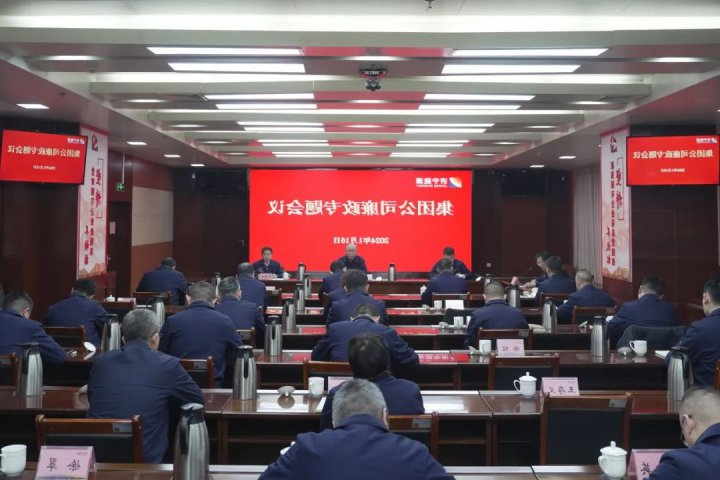 济宁能源召开混合所有制企业廉政专题会议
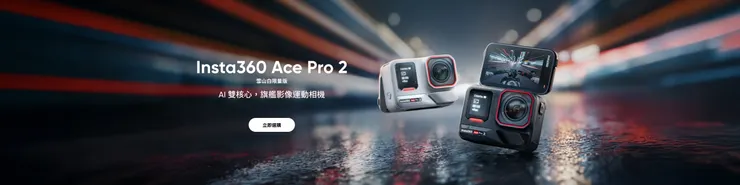 Insta360 Ace Pro 2 vs Go Ultra：小型運動相機該選哪台？2026最新比較與優惠碼【INR12FD】享贈品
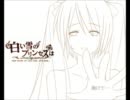 【みしゆな】　白い雪のプリンセスは　英語ver.　【歌ってみた】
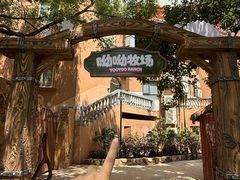 -南昌海洋公园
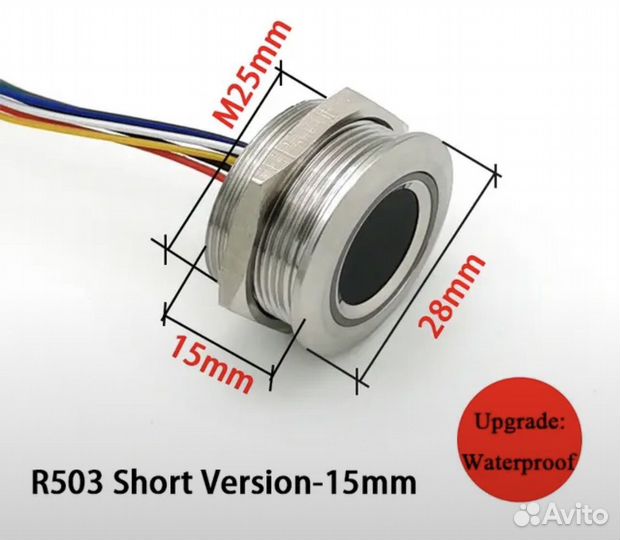 Сканер отпечатка пальца 28 мм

EXERCISE: Every line of the listing is to be retyped exactly; pictures stay out.

WRITTEN RESPONSE:
 济宁能源召开混合所有制企业廉政专题会议
 Insta360 Ace Pro 2 vs Go Ultra：小型運動相機該選哪台？2026最新比較與優惠碼【INR12FD】享贈品
 【みしゆな】　白い雪のプリンセスは　英語ver.　【歌ってみた】
 -南昌海洋公园
 Сканер отпечатка пальца 28 мм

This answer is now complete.